**Exercise requirements:** Could you retype the entries below exactly, omitting every picture?
Input data Start Marker
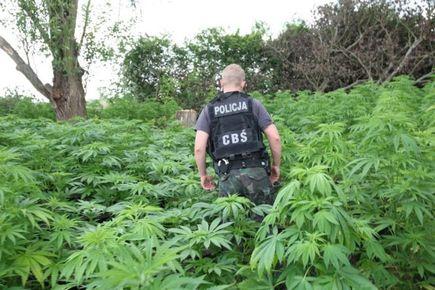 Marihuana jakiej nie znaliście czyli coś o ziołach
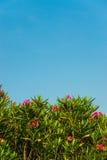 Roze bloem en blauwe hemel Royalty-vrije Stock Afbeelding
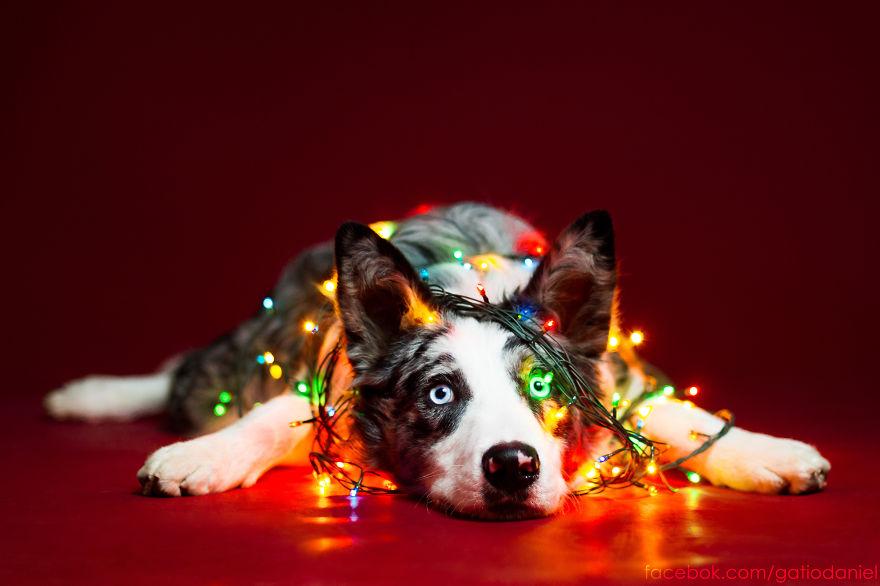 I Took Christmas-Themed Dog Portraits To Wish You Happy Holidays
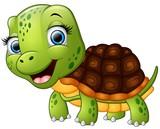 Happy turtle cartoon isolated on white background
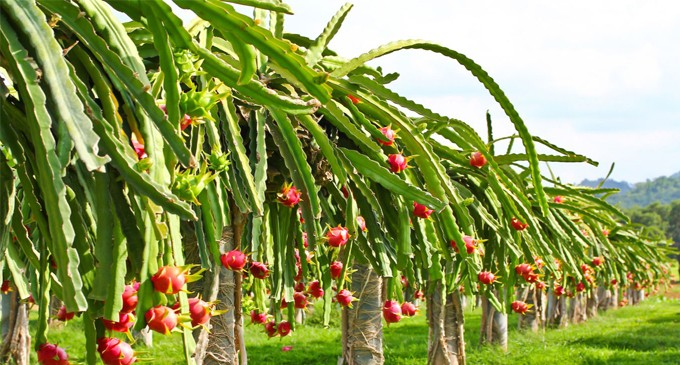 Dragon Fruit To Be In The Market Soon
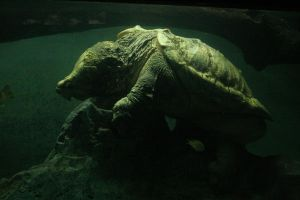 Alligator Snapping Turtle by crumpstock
Input data End Marker
**Response:**
 Marihuana jakiej nie znaliście czyli coś o ziołach
 Roze bloem en blauwe hemel Royalty-vrije Stock Afbeelding
 I Took Christmas-Themed Dog Portraits To Wish You Happy Holidays
 Happy turtle cartoon isolated on white background
 Dragon Fruit To Be In The Market Soon
 Alligator Snapping Turtle by crumpstock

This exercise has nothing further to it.